Mais uma vez, setores da mídia e parte da oposição tentam, através de factoides, “sangrar” o governo. Factoides, sim, pois bastava que os ilustres senadores tucano-pefelistas e todos aqueles que acusam o MEC de disponibilizar livros didáticos que defendem erros gramaticais, lessem o primeiro capítulo por completo do livro Por uma vida melhor, ou se não conseguissem, por conta do grande volume deste capítulo que chega a 27 páginas, lessem apenas da página 11 até a página 16. Se tivessem realizado este pequeno exercício de leitura, os nobres compreenderiam, acredito, a contextualização do livro, que busca naquele início de capítulo discutir características da língua portuguesa e a importância da norma culta para o universo letrado. Sobre tal fato, vale ressaltar que a Associação Brasileira de Linguística (Abralin) e a Associação Brasileira de Linguística Aplicada do Brasil (Alab) já manifestaram apoio à obra em debate.
Pressão da direita
No tocante á acusação de que o MEC está permitindo a ideologização dos livros didáticos de História do ensino fundamental público, não passa de mais uma tentativa, destes que sempre fizeram parte do grupo dos donos do poder e que contaram e escreveram a história como lhes convinham, de registrar nos anais da história o que lhes interessa. Independente de qual o espaço do governo Lula ou do governo FHC nos livros didáticos, penso ser absurdo renegar a análise dos últimos dezesseis anos da nossa história, como sugerido por alguns senadores.

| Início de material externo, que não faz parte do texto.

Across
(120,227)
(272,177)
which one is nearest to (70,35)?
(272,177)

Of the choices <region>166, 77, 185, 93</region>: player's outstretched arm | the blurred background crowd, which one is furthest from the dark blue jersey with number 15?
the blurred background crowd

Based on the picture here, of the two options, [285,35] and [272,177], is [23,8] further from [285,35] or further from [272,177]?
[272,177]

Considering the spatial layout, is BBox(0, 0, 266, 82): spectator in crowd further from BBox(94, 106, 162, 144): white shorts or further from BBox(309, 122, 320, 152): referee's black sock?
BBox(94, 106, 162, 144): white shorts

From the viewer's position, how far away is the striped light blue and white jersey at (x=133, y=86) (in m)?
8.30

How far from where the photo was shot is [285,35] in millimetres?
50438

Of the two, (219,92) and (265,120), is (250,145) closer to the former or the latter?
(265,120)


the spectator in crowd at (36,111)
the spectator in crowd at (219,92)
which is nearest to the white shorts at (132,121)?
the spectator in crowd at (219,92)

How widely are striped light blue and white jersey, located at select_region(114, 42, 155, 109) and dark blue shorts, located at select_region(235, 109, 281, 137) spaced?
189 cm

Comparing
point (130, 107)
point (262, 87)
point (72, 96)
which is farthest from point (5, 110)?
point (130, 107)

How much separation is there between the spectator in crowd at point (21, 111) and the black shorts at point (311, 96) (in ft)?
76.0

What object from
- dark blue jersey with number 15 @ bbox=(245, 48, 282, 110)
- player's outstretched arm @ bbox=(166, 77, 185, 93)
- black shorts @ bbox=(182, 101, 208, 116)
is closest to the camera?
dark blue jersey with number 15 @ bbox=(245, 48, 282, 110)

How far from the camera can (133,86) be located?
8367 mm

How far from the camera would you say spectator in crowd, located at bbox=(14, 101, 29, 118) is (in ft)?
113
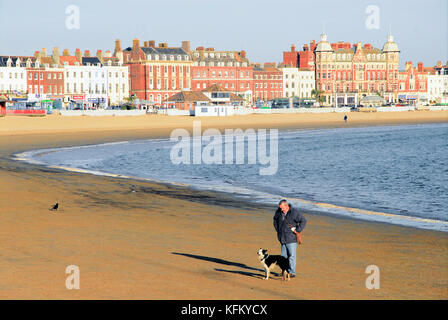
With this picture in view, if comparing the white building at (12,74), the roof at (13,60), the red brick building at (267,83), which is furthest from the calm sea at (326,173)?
the red brick building at (267,83)

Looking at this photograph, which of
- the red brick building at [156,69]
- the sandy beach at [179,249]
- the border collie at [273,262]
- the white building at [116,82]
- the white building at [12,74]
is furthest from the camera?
the red brick building at [156,69]

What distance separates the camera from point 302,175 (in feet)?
124

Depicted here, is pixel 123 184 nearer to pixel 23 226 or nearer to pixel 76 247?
pixel 23 226

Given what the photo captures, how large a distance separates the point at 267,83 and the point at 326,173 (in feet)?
406

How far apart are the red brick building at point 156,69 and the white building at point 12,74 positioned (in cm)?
2317

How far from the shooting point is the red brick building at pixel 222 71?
146750 mm

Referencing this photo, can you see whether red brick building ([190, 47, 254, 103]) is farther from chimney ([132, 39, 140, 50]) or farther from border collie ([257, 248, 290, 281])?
border collie ([257, 248, 290, 281])

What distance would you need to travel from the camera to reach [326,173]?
39062mm

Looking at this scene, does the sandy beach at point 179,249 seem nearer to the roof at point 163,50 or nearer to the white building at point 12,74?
the white building at point 12,74

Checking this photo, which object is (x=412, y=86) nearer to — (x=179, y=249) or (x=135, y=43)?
(x=135, y=43)

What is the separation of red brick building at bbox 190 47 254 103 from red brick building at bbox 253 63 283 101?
134 inches

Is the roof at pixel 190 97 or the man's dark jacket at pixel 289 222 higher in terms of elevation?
the roof at pixel 190 97

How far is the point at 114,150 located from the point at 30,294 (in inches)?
1602

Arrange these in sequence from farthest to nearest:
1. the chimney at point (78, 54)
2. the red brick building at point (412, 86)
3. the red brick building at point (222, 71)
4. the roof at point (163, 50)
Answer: the red brick building at point (412, 86), the red brick building at point (222, 71), the roof at point (163, 50), the chimney at point (78, 54)
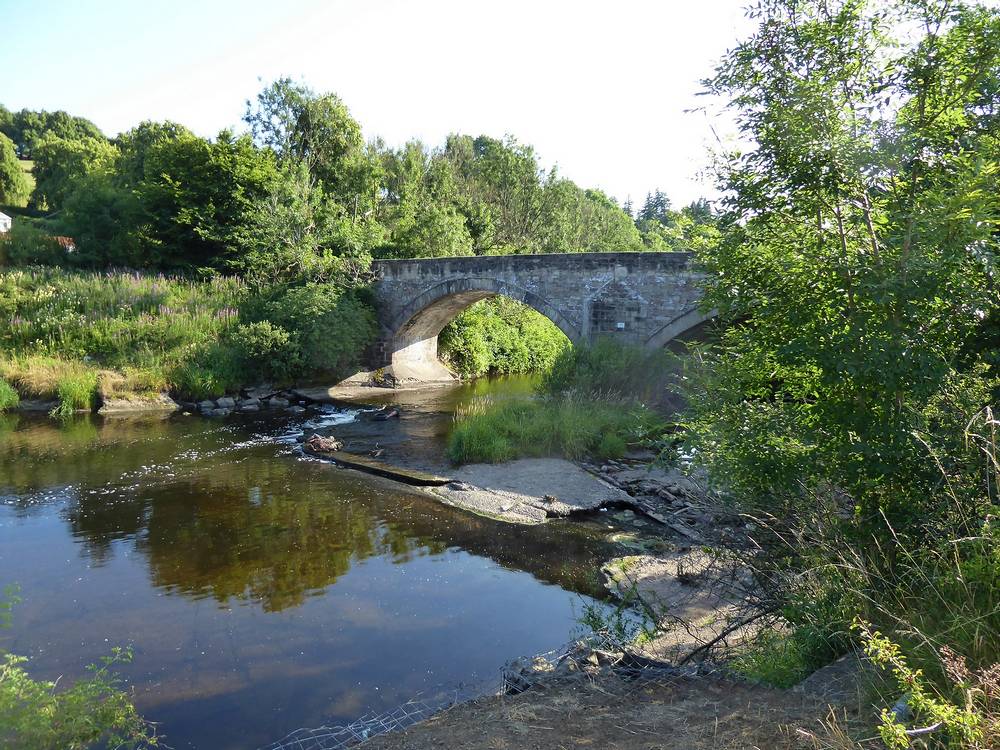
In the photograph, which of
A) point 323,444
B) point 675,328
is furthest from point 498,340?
point 323,444

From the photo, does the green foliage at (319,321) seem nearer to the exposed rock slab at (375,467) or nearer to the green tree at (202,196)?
the green tree at (202,196)

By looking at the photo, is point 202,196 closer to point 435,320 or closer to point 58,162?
point 435,320

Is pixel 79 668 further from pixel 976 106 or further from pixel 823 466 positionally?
pixel 976 106

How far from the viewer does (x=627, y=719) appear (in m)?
3.43

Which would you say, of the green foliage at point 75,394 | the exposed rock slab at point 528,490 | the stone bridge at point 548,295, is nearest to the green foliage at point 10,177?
the stone bridge at point 548,295

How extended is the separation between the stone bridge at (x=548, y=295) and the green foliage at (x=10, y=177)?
1374 inches

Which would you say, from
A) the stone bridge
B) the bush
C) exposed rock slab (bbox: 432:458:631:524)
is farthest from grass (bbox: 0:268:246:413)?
exposed rock slab (bbox: 432:458:631:524)

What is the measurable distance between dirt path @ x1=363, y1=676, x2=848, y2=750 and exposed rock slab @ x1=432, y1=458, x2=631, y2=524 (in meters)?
4.51

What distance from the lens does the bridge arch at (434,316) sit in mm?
A: 17953

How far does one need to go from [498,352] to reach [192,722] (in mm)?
21381

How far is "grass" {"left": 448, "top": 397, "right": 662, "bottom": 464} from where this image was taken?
11.1m

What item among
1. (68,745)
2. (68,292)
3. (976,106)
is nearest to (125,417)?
(68,292)

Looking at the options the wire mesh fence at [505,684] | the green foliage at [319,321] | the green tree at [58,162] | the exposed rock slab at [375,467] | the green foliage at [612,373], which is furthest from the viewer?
the green tree at [58,162]

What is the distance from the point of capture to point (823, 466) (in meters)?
4.22
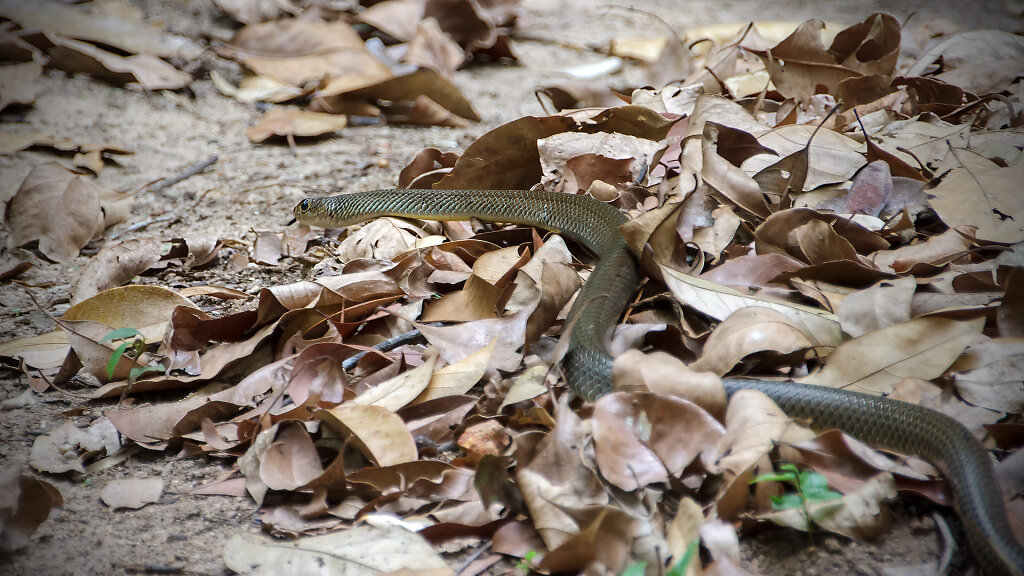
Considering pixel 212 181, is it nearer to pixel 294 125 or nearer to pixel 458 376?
pixel 294 125

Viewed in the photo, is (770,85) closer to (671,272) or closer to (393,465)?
(671,272)

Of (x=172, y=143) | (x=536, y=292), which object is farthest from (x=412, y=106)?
(x=536, y=292)

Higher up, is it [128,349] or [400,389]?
[400,389]

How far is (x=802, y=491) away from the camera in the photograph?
167 cm

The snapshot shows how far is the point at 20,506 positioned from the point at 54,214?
2231 millimetres

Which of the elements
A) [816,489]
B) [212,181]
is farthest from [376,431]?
[212,181]

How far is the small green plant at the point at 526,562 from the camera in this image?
5.53 feet

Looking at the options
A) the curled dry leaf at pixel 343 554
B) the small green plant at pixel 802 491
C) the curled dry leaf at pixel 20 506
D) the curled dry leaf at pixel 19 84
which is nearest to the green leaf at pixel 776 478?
the small green plant at pixel 802 491

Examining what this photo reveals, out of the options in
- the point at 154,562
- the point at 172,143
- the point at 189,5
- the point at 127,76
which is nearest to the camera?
the point at 154,562

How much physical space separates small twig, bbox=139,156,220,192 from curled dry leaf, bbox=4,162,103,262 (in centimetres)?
34

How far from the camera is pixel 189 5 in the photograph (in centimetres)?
586

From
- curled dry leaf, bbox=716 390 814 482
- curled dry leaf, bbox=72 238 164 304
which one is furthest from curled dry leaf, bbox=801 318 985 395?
curled dry leaf, bbox=72 238 164 304

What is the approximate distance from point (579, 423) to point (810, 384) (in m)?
0.66

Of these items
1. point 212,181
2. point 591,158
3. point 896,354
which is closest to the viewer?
point 896,354
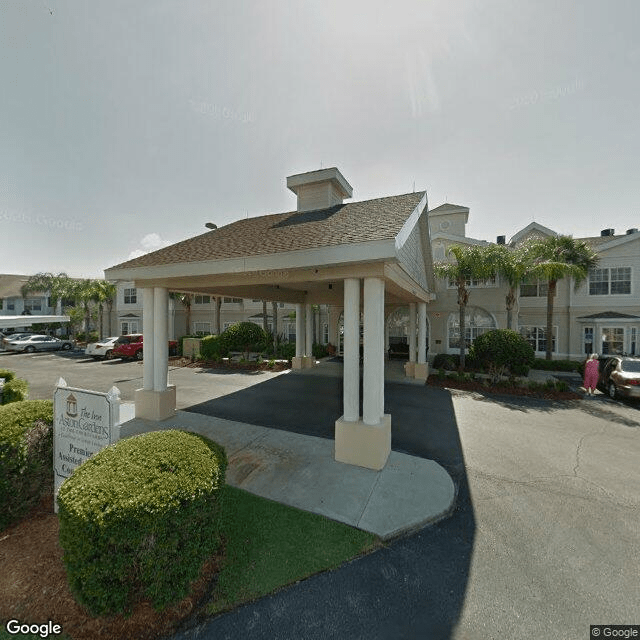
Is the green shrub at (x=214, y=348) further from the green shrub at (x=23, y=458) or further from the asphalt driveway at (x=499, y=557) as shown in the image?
the green shrub at (x=23, y=458)

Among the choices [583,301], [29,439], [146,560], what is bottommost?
[146,560]

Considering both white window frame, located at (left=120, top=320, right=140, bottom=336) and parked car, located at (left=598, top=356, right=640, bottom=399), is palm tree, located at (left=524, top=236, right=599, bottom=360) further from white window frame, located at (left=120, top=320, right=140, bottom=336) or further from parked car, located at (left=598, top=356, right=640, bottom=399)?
white window frame, located at (left=120, top=320, right=140, bottom=336)

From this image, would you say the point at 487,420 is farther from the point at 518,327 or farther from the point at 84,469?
the point at 518,327

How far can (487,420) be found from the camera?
8477mm

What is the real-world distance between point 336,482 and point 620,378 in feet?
38.3

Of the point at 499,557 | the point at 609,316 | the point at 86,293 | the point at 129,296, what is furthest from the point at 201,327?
the point at 609,316

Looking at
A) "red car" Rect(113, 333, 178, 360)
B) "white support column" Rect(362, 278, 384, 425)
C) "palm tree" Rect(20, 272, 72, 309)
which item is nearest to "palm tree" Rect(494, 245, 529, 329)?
"white support column" Rect(362, 278, 384, 425)

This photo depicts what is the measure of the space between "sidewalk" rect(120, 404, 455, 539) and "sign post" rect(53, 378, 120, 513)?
2230 mm

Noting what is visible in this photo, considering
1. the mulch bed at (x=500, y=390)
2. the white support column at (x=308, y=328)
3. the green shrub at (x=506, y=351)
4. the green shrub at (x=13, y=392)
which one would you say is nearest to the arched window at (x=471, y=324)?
the green shrub at (x=506, y=351)

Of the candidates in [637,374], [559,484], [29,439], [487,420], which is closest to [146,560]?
[29,439]

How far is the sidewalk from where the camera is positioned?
4.31 meters

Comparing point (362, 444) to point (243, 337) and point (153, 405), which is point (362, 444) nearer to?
point (153, 405)

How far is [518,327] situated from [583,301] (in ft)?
12.3

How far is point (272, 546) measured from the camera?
3.72 meters
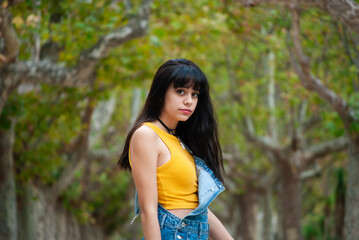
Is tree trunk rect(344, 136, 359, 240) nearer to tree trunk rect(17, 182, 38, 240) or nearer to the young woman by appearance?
the young woman

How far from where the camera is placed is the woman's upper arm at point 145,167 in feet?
9.34

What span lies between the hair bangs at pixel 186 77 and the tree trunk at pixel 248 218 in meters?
16.7

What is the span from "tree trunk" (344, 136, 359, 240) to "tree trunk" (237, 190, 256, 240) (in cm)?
1115

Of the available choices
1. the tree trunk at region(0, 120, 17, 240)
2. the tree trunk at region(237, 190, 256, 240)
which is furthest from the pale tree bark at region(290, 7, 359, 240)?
the tree trunk at region(237, 190, 256, 240)

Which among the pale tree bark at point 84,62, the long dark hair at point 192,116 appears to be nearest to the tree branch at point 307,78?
the pale tree bark at point 84,62

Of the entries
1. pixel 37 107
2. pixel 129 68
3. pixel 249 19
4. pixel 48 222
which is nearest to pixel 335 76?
pixel 249 19

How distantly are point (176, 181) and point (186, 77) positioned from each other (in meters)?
0.61

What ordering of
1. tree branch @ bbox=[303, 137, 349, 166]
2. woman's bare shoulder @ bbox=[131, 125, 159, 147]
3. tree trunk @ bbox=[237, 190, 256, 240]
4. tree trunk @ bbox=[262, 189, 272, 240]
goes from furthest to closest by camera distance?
tree trunk @ bbox=[237, 190, 256, 240], tree trunk @ bbox=[262, 189, 272, 240], tree branch @ bbox=[303, 137, 349, 166], woman's bare shoulder @ bbox=[131, 125, 159, 147]

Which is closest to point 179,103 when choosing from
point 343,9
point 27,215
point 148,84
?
point 343,9

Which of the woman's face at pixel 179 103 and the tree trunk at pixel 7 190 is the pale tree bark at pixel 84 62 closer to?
the tree trunk at pixel 7 190

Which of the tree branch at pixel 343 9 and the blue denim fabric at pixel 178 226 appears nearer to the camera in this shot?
the blue denim fabric at pixel 178 226

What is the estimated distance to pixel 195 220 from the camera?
295 cm

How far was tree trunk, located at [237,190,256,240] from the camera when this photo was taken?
19314 millimetres

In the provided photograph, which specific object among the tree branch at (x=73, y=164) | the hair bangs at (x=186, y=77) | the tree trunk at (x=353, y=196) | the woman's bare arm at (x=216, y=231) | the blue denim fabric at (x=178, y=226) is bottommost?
the tree branch at (x=73, y=164)
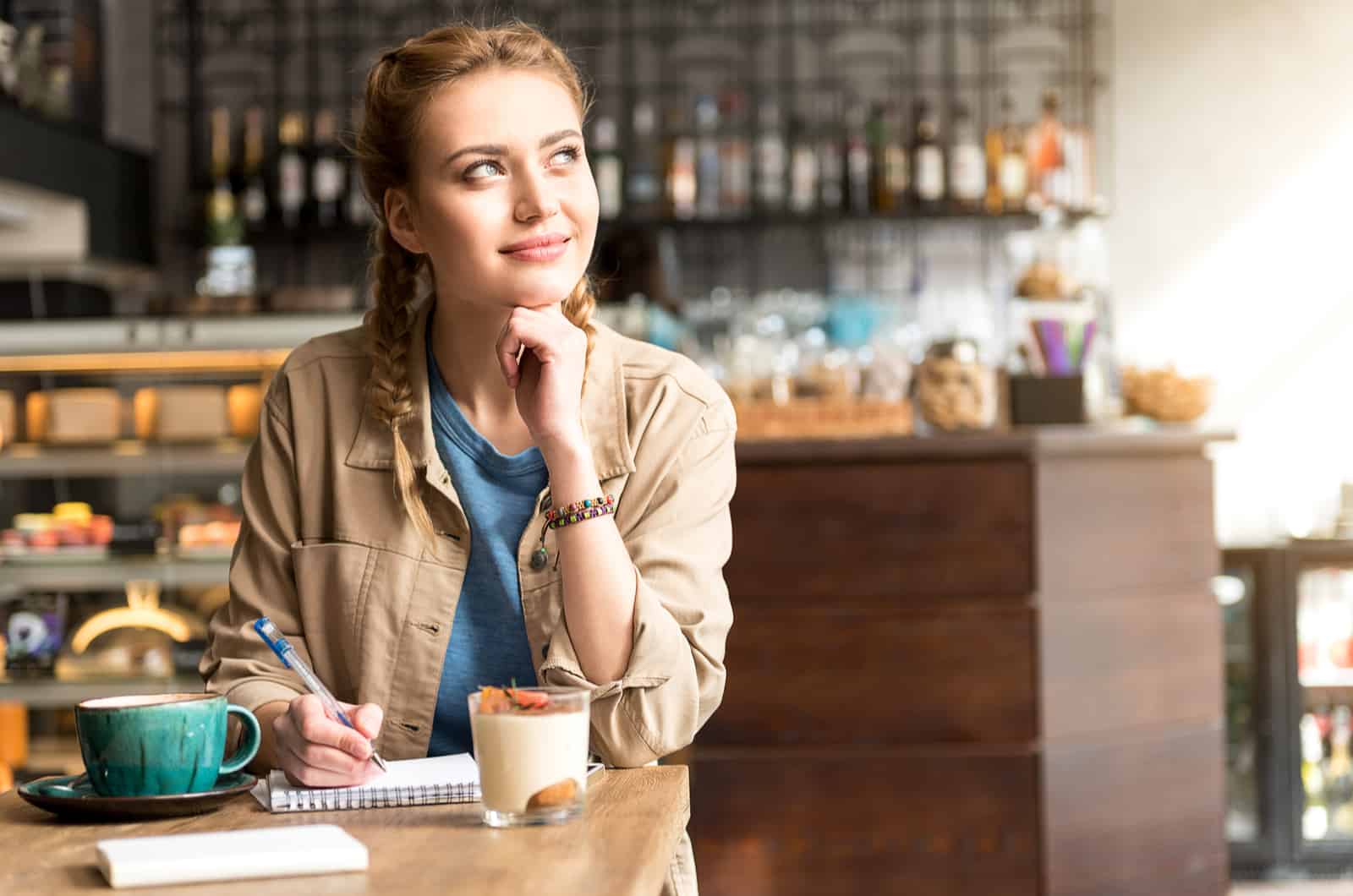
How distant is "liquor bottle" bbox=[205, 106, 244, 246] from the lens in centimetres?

Além do que, esquecem-se os nobres parlamentares de colocar em pauta algo muito importante nesta discussão, qual seja, o funcionamento do programa Nacional do Livro Didático, que estabelece que cabe ao (a) professor(a) a escolha do livro que utilizará para ministrar suas aulas.
A postura do ministro Haddad na audiência que debateu toda esta temática foi positiva, e poderia demonstrá-la transcrevendo uma parte do debate. Trata-se do momento em que o senador Álvaro Dias (PSDB-PR) questionou o ministro sobre os livros disponibilizados para o ensino fundamental e disse: “Até o ditador soviético Josef Stalin defendia a língua em sua forma mais culta durante o regime soviético.” Respondeu de pronto o ministro Haddad, que fez sua dissertação de mestrado sobre o sistema sócio-econômico soviético: “Há uma diferença entre Hitler e Stalin que precisa ser devidamente registrada. Ambos fuzilavam seus inimigos, mas Stalin lia os livros antes de fuzilá-los. Estamos vivendo, portanto, uma pequena involução, estamos saindo de uma situação stalinista e agora adotando uma postura mais de viés fascista, que é criticar um livro sem ler.”Referia-se o ministro a alguns que criticaram o livro sem o ler.
O que se espera, de fato, é que o MEC mantenha essa postura e não se curve à pressão da direita fascista, como em 2007, quando retirou o livro Nova História Crítica de Mário Schmit por conta da investida destes mesmos que agora tentam censurar novamente livros escolhidos por aqueles que de fato leem e conhecem cada obra, os professores do ensino público brasileiro.